Qual a visão que temos para cada nível competitivo? Qual o seu propósito? Como é que vamos comunicar com os adeptos? Que tipo de relação vamos ser capazes de criar com eles? Que tipo de parcerias vamos conseguir desenvolver? Como é que esperamos que nos apoiem e como é que podemos apoiar? No fundo temos de elaborar um plano estratégico por competição.
 

Não podemos deixar de querer ter competições equilibradas, competitivas e que atraiam adeptos sem termos em conta igualmente as normas de segurança, dando claras indicação de que é seguro ver um jogo ao vivo.
 

Com este enquadramento desportivo, económico e social, começar o mais tarde possível só pode trazer vantagens aos clubes, à competição e aos adeptos.

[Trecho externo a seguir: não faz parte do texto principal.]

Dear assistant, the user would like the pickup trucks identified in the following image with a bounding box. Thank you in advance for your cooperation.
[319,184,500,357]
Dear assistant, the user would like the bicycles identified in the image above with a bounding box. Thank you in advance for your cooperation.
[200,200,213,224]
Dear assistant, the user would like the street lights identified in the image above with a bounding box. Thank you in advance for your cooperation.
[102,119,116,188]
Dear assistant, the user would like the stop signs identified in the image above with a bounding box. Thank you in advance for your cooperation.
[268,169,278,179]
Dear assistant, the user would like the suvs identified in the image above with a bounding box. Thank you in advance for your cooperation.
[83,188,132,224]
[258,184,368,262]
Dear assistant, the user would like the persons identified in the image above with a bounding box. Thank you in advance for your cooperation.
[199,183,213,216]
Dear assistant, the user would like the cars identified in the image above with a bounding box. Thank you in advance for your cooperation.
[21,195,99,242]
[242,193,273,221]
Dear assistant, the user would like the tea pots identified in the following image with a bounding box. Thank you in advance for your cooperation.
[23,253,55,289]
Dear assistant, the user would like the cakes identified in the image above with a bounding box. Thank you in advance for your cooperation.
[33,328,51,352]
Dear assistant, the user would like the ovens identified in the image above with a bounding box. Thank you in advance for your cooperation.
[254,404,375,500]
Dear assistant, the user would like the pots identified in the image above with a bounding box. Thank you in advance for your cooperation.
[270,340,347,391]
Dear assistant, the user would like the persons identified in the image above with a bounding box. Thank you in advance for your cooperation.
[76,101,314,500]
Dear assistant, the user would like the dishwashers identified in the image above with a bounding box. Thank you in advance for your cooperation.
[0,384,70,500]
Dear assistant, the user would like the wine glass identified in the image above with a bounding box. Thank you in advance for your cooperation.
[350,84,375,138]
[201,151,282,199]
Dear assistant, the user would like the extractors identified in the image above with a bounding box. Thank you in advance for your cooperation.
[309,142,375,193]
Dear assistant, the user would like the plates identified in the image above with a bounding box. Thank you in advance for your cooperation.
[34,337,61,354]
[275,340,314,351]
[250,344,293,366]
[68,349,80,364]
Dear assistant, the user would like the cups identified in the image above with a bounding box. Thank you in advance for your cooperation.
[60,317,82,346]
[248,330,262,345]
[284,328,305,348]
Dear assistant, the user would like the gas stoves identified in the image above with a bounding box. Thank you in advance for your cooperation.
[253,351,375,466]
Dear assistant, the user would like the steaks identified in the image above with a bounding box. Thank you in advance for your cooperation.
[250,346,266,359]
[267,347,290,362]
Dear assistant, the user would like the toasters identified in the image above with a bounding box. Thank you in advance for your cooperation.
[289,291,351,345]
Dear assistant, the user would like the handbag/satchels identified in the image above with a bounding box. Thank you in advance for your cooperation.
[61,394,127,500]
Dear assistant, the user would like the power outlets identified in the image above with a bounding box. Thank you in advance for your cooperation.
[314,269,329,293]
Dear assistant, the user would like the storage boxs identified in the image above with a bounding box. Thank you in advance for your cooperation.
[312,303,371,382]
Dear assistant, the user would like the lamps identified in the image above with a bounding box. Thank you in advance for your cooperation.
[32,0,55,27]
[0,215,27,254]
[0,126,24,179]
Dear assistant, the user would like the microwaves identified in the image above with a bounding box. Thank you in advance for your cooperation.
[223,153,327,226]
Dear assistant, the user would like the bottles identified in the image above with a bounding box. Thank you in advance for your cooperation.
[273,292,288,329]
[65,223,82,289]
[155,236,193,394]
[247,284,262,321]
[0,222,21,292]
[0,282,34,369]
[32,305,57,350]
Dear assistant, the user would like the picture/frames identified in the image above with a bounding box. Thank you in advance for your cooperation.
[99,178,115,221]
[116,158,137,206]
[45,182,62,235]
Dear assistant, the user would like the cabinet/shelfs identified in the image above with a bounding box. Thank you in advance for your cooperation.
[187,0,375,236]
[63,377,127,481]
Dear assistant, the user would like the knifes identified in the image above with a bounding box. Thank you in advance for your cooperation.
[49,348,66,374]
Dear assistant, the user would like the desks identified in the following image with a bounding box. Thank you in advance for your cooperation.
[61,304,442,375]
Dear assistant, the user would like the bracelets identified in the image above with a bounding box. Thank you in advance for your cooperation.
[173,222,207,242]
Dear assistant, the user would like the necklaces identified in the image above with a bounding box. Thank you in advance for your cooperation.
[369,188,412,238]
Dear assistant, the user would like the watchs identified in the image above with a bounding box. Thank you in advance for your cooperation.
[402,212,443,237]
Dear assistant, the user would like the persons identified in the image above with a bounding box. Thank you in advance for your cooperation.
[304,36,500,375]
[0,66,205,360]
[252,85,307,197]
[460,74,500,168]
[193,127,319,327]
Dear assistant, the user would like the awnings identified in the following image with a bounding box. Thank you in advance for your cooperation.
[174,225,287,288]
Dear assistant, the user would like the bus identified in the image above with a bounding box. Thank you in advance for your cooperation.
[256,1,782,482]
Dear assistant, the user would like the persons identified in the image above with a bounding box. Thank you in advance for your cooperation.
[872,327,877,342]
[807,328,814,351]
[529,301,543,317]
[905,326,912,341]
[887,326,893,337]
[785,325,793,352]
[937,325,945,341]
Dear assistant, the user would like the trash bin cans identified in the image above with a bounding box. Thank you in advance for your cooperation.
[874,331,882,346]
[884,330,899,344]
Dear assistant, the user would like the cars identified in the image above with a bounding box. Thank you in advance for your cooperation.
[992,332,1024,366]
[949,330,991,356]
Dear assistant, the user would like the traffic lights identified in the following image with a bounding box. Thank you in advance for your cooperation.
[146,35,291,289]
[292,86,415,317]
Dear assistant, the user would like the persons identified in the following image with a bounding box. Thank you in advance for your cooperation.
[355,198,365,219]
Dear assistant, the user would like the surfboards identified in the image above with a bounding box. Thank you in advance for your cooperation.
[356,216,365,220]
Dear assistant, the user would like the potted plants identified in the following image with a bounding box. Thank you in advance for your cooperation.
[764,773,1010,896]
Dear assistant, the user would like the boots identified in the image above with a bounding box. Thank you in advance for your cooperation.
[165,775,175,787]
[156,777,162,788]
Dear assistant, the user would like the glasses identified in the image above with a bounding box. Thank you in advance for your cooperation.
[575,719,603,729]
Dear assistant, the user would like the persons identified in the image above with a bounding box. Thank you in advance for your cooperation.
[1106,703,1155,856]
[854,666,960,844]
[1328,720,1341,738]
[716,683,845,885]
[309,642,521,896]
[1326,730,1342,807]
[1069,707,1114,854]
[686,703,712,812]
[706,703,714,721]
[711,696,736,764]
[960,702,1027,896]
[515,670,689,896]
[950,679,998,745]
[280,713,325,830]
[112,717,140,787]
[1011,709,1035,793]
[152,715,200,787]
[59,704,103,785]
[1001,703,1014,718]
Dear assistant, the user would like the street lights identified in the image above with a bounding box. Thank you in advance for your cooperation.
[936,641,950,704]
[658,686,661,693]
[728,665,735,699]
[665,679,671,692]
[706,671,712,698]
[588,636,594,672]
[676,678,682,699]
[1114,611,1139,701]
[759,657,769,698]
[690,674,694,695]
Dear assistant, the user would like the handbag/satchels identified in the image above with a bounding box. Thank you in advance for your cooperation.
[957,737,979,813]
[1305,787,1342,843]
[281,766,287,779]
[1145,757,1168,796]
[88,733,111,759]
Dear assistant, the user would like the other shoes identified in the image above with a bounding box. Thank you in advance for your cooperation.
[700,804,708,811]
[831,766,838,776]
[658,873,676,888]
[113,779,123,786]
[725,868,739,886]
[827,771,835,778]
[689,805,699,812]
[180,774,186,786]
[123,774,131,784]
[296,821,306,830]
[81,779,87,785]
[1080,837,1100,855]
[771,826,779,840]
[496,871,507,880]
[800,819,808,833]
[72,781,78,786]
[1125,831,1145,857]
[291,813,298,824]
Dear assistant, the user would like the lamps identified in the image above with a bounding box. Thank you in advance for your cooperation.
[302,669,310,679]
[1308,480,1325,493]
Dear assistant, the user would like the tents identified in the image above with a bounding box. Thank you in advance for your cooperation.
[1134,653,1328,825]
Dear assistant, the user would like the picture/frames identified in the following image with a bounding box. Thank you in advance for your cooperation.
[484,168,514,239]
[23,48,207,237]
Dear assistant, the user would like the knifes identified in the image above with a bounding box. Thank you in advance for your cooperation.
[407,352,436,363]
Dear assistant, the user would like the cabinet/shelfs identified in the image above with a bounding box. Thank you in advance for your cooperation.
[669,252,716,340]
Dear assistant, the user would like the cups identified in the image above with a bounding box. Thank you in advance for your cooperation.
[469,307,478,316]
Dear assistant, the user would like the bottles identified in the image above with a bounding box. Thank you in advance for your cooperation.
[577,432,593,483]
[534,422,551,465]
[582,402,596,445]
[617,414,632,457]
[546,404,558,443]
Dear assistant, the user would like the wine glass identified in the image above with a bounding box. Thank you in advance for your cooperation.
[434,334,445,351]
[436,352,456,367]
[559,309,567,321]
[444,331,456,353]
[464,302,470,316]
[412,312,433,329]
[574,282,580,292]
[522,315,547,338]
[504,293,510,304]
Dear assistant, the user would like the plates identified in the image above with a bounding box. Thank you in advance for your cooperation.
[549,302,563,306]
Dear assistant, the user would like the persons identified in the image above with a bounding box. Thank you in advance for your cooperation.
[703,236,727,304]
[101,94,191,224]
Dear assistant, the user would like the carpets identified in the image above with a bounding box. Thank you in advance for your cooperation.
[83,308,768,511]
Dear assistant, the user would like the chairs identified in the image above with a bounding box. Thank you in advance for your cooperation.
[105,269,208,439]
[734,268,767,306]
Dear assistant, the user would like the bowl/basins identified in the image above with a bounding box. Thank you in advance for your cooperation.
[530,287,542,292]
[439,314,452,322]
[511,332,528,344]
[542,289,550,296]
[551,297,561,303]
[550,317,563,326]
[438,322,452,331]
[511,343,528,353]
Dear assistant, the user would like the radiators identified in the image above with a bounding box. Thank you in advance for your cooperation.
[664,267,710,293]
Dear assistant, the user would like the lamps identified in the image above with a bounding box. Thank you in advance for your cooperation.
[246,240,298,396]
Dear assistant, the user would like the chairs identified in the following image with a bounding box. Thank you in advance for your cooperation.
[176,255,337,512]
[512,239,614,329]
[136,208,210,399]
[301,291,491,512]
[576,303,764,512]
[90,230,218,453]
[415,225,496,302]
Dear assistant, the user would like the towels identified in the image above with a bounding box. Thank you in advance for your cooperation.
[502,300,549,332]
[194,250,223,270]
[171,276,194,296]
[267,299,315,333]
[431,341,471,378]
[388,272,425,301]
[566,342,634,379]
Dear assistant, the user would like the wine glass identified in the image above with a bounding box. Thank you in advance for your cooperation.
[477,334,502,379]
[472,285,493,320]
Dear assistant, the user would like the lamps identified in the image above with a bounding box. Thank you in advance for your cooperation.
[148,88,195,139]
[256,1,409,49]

Ter audácia para reinventar o basquetebol português deve ser expresso em quatro objetivos:

- Aumentar o número de jogadores portugueses com impacto nas principais competições que as equipas disputam;

- Melhorar a nossa posição nos rankings da FIBA, ao longo da próxima década, (sim, não é erro: década!);

- O aparecimento de novos valores deve corresponder a uma estratégia de comunicação que permita que estes sejam facilmente identificáveis pelos adeptos e público em geral, vindo a ser referências dos seus clubes, da seleção nacional, do basquetebol em geral, no fundo a construção da imagem do ídolo de que o basquetebol tanto carece;

- Ao mesmo tempo diminuir a forte dependência dos jogadores estrangeiros na produção das equipas das diversas competições masculinas e femininas;

Neste cenário será que a FPB tem vontade de reinventar o basquetebol português ou perderá a oportunidade que o momento (infelizmente) oferece?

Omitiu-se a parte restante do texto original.